**SHORT EXERCISE 1:** Retype the lines of the entries from the line containing "Of pixel 193" through the end of the entries.

**DOCUMENT EXTRACT:**
☆ ☆ ☆ ☆ ☆ ☆ ☆

Ordinary People: “Lifelike” at the Blanton Museum of Art

by Katie Geha July 21, 2013
Jud Nelson, "Hefty 2-Ply," 1979-81, marble

Jud Nelson, “Hefty 2-Ply,” 1979-81, marble

Lifelike, the summer exhibition at the Blanton Museum of Art, probes reality and its attendant subjective interpretations, making ordinary things seem otherworldly and special. The work in the show, spanning from the late 1960s to the present, creates moment after moment of “aha.” As in “Oh, wow, you mean that trash bag is made of marble?” In fact the trash bag, Jud Nelson’s Hefty 2-Ply (1979-1981), was carved out of Carrara marble, the same material Michelangelo and  Bernini used to create their masterpieces. The artist uses a historically significant material to make a very close resemblance to a bag of trash. This sleight of hand occurs throughout the exhibition, making the viewer second guess his or her preconceived notions about what is and isn’t real.

Maurizio Cattelan, "Untitled," 2001

Maurizio Cattelan, “Untitled,” 2001

The exhibition originated at the Walker Art Center in Minneapolis and contains a significant number of works from their permanent collection. The unstable nature of reality is a straightforward enough concept, which makes Lifelike the perfect summer museum show. Breezy and uncomplicated, nary a whiff of the political (save for a tiny and easily overlooked Ai Wei Wei jar of sunflower seeds), the show displays strong artistic skill (“how did they do that?”) and a lot of fun trickery of the eye. Take for instance, Maurizio Cattelan’s Untitled (2001), a set of miniature elevator doors that open and close, blink and light up just like real elevators only tiny. Or Thomas Demand’s video Rain/Regen (2008), a stop-motion animation that looks like rain hitting a surface. Read the label and you’ll find that the droplets of “rain” are actually candy wrappers that have been photographed through panes of glass. The soft pitter patter (a glorious sound to any Texans’ ears), is not the actual sound of rain at all, but instead, is the crackle and pop of eggs frying. The next day I made a fried egg and listened closely, “Huh, it does sound like rain.” And really this is when the exhibition is most effective—that it might push the viewer to re-examine the overlooked items of our everyday life.

☆ ☆ ☆ ☆ ☆ ☆ ☆

**ENTRIES SUPPLIED:**
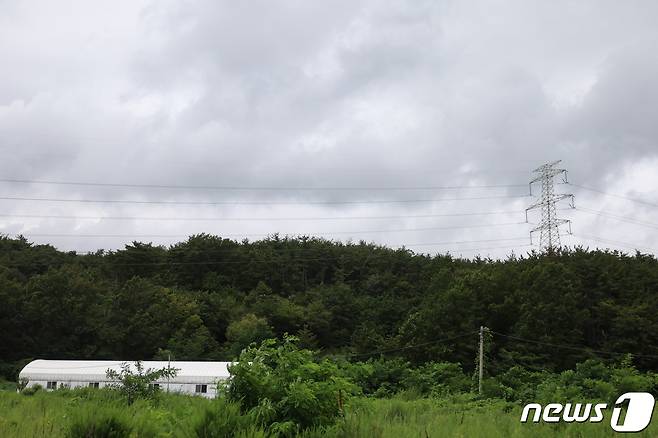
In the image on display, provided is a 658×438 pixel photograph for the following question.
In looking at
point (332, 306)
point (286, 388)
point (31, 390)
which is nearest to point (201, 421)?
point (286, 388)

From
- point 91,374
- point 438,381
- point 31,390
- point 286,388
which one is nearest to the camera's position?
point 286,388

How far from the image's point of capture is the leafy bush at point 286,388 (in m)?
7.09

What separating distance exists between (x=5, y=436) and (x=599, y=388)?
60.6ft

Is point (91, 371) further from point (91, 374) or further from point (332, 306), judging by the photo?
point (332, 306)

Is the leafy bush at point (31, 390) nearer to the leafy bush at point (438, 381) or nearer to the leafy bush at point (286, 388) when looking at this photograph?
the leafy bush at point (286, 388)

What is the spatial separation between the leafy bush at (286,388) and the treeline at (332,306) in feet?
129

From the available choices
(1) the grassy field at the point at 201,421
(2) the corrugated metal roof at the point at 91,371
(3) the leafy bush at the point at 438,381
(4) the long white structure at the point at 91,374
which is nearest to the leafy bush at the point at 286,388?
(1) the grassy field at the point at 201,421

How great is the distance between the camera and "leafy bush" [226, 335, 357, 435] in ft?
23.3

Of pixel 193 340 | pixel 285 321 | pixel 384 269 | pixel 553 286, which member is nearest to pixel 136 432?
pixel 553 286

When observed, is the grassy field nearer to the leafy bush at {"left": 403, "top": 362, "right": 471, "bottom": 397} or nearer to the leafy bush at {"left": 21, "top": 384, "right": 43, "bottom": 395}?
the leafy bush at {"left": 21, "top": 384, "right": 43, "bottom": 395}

☆ ☆ ☆ ☆ ☆ ☆ ☆

**SHORT EXERCISE 2:** Name every artist mentioned in the review of the Lifelike exhibition.

**CORRECT ANSWER 1:**
Of pixel 193 340 | pixel 285 321 | pixel 384 269 | pixel 553 286, which member is nearest to pixel 136 432?
pixel 553 286

When observed, is the grassy field nearer to the leafy bush at {"left": 403, "top": 362, "right": 471, "bottom": 397} or nearer to the leafy bush at {"left": 21, "top": 384, "right": 43, "bottom": 395}?
the leafy bush at {"left": 21, "top": 384, "right": 43, "bottom": 395}

**CORRECT ANSWER 2:**
Jud Nelson
Michelangelo
Bernini
Ai Wei Wei
Maurizio Cattelan
Thomas Demand